:: Given data ::
::::
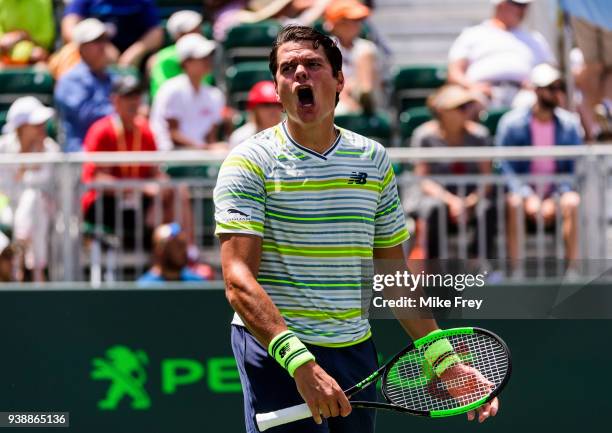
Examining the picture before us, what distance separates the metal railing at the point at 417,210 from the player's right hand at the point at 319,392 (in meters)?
3.77

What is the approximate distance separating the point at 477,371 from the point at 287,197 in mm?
858

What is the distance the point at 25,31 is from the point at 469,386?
717cm

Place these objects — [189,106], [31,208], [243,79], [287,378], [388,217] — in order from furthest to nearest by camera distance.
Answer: [243,79] → [189,106] → [31,208] → [388,217] → [287,378]

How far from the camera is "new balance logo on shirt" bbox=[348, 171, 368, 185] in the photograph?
4.10m

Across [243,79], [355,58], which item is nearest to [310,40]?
[355,58]

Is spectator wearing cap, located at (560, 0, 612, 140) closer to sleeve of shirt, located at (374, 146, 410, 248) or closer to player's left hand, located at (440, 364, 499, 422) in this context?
sleeve of shirt, located at (374, 146, 410, 248)

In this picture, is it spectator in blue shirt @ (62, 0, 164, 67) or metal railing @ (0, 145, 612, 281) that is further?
spectator in blue shirt @ (62, 0, 164, 67)

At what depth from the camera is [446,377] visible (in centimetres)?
421

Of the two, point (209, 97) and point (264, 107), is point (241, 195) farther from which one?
point (209, 97)

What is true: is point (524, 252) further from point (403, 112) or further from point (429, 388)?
::::
:: Exercise task ::
Copy the entries word for word, from the line containing "At what depth" through the end of the entries, including both the first and last lines.

:: Answer to this problem ::
At what depth from the camera is [446,377] visible (in centimetres)?
421

Of the two, point (209, 97) and point (264, 107), is point (241, 195) farther from which one?
point (209, 97)

What is true: is point (524, 252) further from point (403, 112) or further from point (429, 388)?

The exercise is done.